Akşemseddîn bundan sonra hocasının yanından hiç ayrılmadı. Sohbetlerini kaçırmayarak, kalplere şifâ olan nasihatlarını zevkle dinlemye başladı. Hacı Bayram-ı Velî'nin teveccühleri altında, kısa zamanda bütün talebe arkadaşlarının önüne geçti. Nefsini terbiye etmekte herkesten ileri gitti.

Akşemseddîn'e icâzet, diploma verdiğinde, bâzıları;

"Efendim! Sizde yıllarca okuyan talebelere hilâfet vermediğiniz hâlde, bu yeni gelen Akşemseddîn'i kısa zamanda hilâfet ile şereflendirdiniz?" dediler.

Hâcı Bayram-ı Velî de;

"Bu öyle bir kösedir ki, bizden her ne görüp duydu ise hemen inandı. Gördüklerinin ve işittiklerinin hikmetini de bizzât kendisi anladı. Fakat yanımda yıllardır çalışan talebeler, gördüklerinin ve duyduklarının hikmetini anlayamayıp bana sorarlar. Ona hilâfet vermemizin sebebi işte budur." diye cevap verdi.
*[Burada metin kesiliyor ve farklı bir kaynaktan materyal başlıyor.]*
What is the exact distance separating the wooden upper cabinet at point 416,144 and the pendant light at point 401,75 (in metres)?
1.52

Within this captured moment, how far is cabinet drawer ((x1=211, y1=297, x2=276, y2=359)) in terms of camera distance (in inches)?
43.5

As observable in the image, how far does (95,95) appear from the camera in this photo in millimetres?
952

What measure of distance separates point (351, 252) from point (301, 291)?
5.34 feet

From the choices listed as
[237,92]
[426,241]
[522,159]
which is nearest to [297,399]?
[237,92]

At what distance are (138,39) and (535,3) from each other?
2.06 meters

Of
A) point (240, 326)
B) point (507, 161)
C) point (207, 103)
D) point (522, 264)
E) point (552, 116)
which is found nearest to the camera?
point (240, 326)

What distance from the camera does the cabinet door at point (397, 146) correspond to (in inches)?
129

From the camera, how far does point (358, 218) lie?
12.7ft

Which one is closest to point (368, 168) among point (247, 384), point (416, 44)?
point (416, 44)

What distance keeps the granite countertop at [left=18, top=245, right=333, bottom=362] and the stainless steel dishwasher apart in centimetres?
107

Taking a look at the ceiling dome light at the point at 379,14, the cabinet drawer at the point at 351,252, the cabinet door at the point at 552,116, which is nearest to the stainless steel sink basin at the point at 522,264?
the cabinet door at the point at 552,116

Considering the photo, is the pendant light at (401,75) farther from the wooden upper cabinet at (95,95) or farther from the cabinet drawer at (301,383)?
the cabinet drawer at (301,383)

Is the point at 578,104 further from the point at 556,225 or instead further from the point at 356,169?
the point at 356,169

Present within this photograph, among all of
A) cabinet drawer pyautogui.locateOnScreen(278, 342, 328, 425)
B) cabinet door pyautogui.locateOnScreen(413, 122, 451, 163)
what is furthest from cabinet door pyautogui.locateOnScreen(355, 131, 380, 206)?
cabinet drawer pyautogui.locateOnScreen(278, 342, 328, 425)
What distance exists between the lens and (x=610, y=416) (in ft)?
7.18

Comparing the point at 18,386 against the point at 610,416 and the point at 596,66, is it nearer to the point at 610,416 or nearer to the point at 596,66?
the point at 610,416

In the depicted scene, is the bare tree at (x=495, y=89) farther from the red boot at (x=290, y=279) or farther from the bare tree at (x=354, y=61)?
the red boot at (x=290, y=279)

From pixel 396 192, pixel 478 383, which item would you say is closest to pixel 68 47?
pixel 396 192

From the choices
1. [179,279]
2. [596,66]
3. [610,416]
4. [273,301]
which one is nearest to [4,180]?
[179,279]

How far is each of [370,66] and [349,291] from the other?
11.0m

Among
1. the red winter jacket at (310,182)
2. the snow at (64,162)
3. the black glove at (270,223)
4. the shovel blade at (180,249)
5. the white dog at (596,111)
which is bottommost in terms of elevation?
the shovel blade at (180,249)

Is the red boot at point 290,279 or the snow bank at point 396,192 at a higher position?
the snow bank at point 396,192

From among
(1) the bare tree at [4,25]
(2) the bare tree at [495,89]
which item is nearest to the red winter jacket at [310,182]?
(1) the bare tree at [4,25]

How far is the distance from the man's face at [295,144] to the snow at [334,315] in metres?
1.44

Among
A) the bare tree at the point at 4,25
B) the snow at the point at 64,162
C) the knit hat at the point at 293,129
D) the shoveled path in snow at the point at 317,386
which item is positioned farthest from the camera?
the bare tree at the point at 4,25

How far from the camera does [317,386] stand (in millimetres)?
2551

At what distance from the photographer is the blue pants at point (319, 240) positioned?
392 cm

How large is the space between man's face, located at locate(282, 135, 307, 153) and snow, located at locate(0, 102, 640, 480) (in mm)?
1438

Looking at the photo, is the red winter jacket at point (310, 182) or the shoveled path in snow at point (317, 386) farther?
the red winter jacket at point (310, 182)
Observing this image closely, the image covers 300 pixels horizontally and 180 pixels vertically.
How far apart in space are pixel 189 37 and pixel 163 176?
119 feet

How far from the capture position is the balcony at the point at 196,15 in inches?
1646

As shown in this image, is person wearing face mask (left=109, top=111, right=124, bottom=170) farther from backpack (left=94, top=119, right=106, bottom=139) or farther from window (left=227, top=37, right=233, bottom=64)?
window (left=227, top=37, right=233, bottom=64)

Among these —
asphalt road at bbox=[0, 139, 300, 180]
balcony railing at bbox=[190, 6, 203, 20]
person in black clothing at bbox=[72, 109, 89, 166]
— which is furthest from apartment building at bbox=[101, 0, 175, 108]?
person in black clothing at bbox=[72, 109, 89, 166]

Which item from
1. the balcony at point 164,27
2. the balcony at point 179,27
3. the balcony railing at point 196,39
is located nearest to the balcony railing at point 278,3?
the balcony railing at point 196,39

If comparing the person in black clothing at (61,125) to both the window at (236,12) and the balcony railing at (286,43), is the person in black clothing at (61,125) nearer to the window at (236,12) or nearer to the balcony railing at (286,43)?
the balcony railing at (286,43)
Hacı Bayram-ı Velî, hem talebelerini yetiştiriyor, hem de belli saatlerde câmide insanlara vâz ve nasîhat ediyordu. Herkes Hacı Bayram-ı Velî'nin vâzlarına koşuyor, bâzı kerâmetlerini görünce, ona daha çok bağlanıyorlardı. Bu şekilde Hacı Bayram'ın etrafında pekçok kimsenin toplandığını gören bâzı hasetçiler, Pâdişâh İkinci Murâd Hana;

"Sultânım! Ankara'da Hacı Bayram isminde biri, bir yol tutturarak halkı başına toplamış. Aleyhinizde bâzı sözler söyleyip saltanatınıza kasdedermiş. Bir isyân çıkarmasından korkarız!" diyerek iftirâlarda bulundular. Bunun üzerine sultan, durumun tetkik edilmesi için iki kişi vazifelendirip;

"O kimseyi hemen gidip huzûrumuza getirin. Emrimize baş kaldırıp isyân ederse, zincire vurarak getirin!" emrini verdi.

Vazifeli çavuşlar, ellerinde pâdişâhın fermânı olduğu hâlde, Edirne'den kalkıp süratle Ankara'ya gittiler. Şehre yaklaştıklarında önlerine, yaşlı, nûr yüzlü bir kimse ile bir genç çıktı. Selâmlaştıktan sonra ihtiyâr zât;

"Evlâtlarım! Nereden gelip nereye gidiyorsunuz?" diye sorunca, onlar da;

"Ankara'da Hacı Bayram isminde biri, etrâfına adamlar toplayıp, Pâdişâhımıza başkaldırmış. Onu yakalayıp pâdişâhın huzuruna götüreceğiz." dediler. Çavuşların bu sözünü bekleyen ihtiyâr zât;

"O aradığınız Hacı Bayram bu fakîrdir." diyerek, kendisini gösterdi. Çavuşlar bir fermâna baktılar, bir de Hacı Bayram-ı Velî'ye. Aradıkları isyâncı bu olamazdı. Bu nûr yüzlü, hoş sözlü zât, hiç isyân edecek birine benzemiyordu. Hacı Bayram-ı Velî'ye tekrar tekrar dikkatle baktıktan sonra, birbirlerine;

"Gidelim, Sultanımıza gidelim. Bu zâtın mâsûm olduğunu, söylenilenlerin yanlış olduğunu bildirelim." dediler.

Hacı Bayram;

"Evlatlar! Sizin geleceğinizi biliyorduk. Onun için yola çıkıp sizi bekledik. Pâdişâhımızın fermânı başımız üzerindedir. Haydi durmayınız, elimi zincirle bğlayınız ve bir an önce buradan gidelim." buyurdu.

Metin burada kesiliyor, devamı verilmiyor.